### [Description of the task]
Begin with the line containing "Given the scene, is" and copy each line exactly through the last line of the entries, inclusive.

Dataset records
>> Begin

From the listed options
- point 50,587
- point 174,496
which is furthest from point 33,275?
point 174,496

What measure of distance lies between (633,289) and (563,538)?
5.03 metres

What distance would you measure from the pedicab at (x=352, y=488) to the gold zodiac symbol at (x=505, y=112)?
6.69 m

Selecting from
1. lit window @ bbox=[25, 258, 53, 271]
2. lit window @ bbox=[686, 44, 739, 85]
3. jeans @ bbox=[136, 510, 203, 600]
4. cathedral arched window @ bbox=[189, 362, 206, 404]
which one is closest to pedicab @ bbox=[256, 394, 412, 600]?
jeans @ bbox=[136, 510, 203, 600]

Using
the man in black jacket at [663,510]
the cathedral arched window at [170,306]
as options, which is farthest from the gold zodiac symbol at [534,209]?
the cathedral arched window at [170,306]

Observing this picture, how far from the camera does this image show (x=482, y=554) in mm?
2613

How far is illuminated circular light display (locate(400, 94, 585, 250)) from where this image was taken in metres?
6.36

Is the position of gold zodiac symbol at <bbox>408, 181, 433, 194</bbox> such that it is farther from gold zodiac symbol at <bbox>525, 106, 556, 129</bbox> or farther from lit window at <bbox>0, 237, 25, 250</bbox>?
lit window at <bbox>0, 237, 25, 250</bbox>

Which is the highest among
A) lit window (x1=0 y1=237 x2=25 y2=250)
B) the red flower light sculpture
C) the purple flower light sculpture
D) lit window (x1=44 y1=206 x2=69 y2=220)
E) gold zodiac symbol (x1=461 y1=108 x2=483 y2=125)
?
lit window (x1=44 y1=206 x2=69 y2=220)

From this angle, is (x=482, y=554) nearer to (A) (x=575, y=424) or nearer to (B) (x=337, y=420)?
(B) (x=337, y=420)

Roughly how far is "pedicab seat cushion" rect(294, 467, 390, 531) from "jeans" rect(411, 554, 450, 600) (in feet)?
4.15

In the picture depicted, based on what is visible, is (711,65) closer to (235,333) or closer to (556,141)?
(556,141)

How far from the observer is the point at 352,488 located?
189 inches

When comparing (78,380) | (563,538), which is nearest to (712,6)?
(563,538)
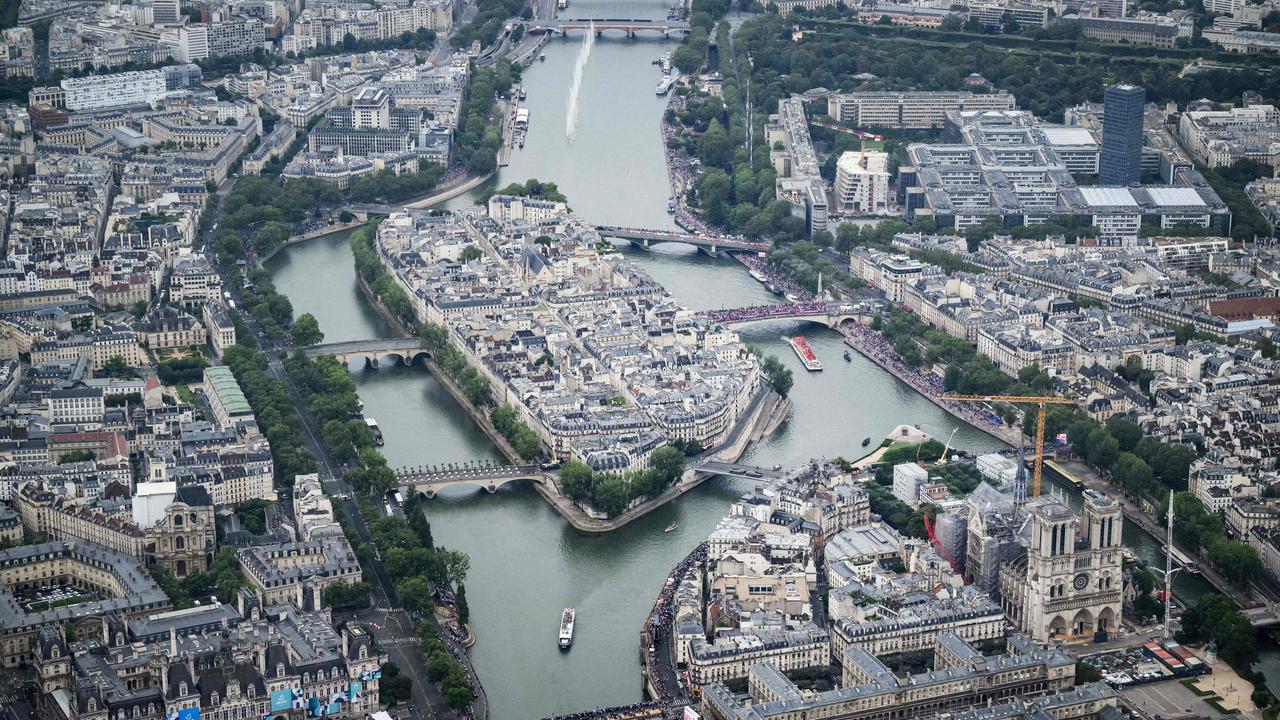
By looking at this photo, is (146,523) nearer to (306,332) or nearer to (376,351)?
(306,332)

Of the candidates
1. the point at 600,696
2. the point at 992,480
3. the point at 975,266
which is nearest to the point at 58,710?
the point at 600,696

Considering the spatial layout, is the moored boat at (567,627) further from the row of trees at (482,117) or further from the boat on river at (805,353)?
the row of trees at (482,117)

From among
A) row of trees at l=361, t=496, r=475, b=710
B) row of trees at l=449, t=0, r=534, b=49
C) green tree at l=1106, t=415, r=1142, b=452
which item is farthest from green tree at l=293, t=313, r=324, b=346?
row of trees at l=449, t=0, r=534, b=49

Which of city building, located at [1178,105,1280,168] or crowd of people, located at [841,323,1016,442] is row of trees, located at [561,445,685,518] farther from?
city building, located at [1178,105,1280,168]

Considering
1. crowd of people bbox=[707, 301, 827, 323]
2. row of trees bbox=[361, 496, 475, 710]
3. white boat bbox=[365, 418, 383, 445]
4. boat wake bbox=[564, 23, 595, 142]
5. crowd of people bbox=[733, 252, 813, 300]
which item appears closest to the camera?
row of trees bbox=[361, 496, 475, 710]

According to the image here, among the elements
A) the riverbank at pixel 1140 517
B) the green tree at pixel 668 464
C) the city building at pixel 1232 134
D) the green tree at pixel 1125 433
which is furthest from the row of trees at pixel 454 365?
the city building at pixel 1232 134

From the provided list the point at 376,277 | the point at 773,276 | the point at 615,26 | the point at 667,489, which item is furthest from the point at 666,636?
the point at 615,26

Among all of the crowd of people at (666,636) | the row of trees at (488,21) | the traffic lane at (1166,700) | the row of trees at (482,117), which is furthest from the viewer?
the row of trees at (488,21)
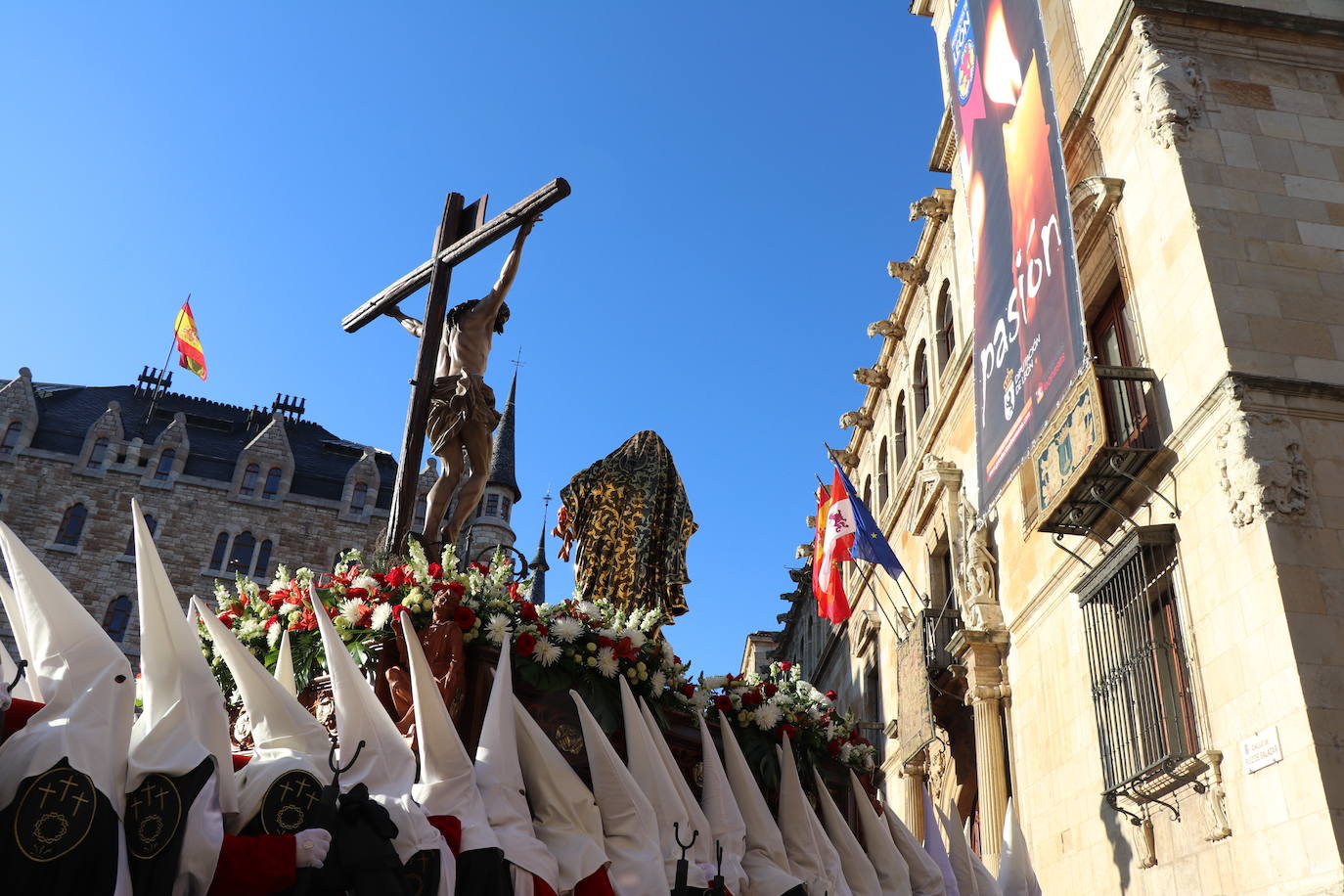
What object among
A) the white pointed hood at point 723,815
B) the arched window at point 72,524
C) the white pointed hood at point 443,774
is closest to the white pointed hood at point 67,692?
the white pointed hood at point 443,774

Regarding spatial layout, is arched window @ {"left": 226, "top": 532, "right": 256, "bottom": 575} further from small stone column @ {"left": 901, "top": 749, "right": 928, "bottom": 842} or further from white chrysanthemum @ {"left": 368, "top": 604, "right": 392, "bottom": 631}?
white chrysanthemum @ {"left": 368, "top": 604, "right": 392, "bottom": 631}

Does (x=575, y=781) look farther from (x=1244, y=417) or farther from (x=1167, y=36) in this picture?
(x=1167, y=36)

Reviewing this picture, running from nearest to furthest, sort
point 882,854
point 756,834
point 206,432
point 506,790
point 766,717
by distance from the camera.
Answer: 1. point 506,790
2. point 756,834
3. point 766,717
4. point 882,854
5. point 206,432

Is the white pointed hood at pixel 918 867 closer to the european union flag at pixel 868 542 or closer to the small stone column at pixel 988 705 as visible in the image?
the small stone column at pixel 988 705

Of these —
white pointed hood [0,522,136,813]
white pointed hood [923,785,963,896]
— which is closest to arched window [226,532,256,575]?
white pointed hood [923,785,963,896]

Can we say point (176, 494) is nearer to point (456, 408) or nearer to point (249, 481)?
point (249, 481)

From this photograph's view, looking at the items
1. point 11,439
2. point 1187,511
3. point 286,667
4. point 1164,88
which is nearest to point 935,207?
point 1164,88

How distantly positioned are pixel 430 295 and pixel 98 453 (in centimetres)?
4187

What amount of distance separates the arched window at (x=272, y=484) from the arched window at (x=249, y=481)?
418 millimetres

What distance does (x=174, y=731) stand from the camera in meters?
4.34

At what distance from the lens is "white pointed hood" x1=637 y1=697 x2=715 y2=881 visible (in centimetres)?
666

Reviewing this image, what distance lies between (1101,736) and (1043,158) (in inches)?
262

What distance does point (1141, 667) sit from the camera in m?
10.5

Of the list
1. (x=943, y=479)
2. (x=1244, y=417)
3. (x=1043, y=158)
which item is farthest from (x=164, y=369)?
(x=1244, y=417)
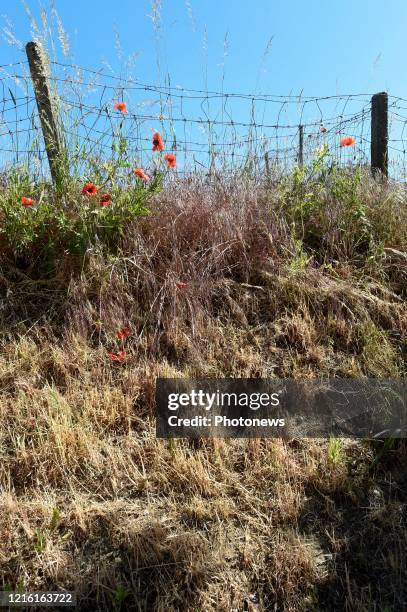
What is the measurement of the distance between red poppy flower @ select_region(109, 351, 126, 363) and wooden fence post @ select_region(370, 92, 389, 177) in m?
3.22

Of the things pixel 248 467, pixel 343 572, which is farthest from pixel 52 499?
pixel 343 572

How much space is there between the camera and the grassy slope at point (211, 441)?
1911 millimetres

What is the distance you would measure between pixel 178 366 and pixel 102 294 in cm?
70

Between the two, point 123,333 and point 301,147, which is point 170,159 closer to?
point 123,333

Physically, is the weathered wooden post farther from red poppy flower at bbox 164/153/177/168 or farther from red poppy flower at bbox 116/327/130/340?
red poppy flower at bbox 116/327/130/340

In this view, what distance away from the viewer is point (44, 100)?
11.1ft

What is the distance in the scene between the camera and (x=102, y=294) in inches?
119

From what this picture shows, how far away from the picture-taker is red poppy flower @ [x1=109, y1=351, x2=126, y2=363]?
2693mm

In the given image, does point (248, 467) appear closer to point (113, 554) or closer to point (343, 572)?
point (343, 572)

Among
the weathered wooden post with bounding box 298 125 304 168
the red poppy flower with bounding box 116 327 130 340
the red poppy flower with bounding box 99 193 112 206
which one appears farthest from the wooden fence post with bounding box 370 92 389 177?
the red poppy flower with bounding box 116 327 130 340

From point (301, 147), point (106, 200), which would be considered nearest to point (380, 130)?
point (301, 147)

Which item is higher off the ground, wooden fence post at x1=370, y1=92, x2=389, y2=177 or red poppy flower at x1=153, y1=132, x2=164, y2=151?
wooden fence post at x1=370, y1=92, x2=389, y2=177

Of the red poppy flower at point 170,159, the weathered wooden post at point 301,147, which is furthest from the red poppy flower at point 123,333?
the weathered wooden post at point 301,147

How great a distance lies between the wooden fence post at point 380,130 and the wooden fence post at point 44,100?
2997 millimetres
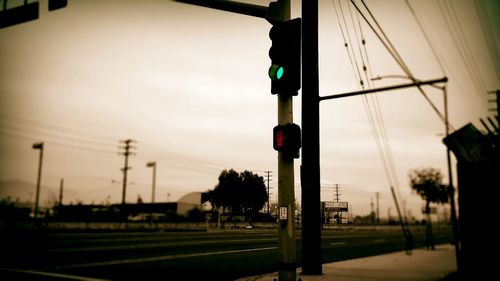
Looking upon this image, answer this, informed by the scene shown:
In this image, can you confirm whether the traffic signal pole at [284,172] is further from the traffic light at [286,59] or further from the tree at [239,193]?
→ the tree at [239,193]

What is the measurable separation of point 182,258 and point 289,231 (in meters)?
9.85

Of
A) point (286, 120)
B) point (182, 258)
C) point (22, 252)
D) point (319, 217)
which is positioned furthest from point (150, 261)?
point (286, 120)

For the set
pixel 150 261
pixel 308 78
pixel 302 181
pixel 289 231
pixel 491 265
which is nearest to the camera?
pixel 289 231

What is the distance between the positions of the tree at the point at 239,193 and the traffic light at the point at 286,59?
20.6 feet

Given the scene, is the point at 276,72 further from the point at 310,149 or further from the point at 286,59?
the point at 310,149

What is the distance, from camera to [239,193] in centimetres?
1343

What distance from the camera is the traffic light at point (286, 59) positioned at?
652 cm

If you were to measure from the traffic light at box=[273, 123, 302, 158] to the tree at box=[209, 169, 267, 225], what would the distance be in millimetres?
6089

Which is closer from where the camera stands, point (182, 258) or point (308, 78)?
point (308, 78)

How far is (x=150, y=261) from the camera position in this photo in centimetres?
1384

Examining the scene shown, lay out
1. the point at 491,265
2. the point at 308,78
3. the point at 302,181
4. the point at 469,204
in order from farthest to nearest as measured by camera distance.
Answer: the point at 469,204 → the point at 491,265 → the point at 308,78 → the point at 302,181

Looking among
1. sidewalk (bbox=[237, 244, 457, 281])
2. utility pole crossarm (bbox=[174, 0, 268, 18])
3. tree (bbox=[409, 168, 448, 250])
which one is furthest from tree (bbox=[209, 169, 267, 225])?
tree (bbox=[409, 168, 448, 250])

>> End

### [Final answer]
Given the scene, is the point at 276,72 further from the point at 310,149 or further from the point at 286,59?
the point at 310,149

What is the distance, from camera to [239,193] in centimetres?
1343

What distance from the camera is the traffic light at point (286, 59) positioned at?
652 cm

If you were to measure from the traffic light at box=[273, 123, 302, 158] to the tree at box=[209, 169, 267, 225], what would the distance be in millimetres?
6089

Which is closer from where the camera stands, point (182, 258) or point (308, 78)?
point (308, 78)

How far is (x=150, y=261) from the camera position in this photo in centimetres?
1384

Examining the scene shown, lay out
1. the point at 491,265
2. the point at 308,78
3. the point at 302,181
4. the point at 469,204
in order from farthest to nearest as measured by camera distance.
Answer: the point at 469,204 → the point at 491,265 → the point at 308,78 → the point at 302,181

Looking among
1. sidewalk (bbox=[237, 244, 457, 281])
2. utility pole crossarm (bbox=[174, 0, 268, 18])
3. tree (bbox=[409, 168, 448, 250])
which one is furthest from tree (bbox=[209, 169, 267, 225])?
tree (bbox=[409, 168, 448, 250])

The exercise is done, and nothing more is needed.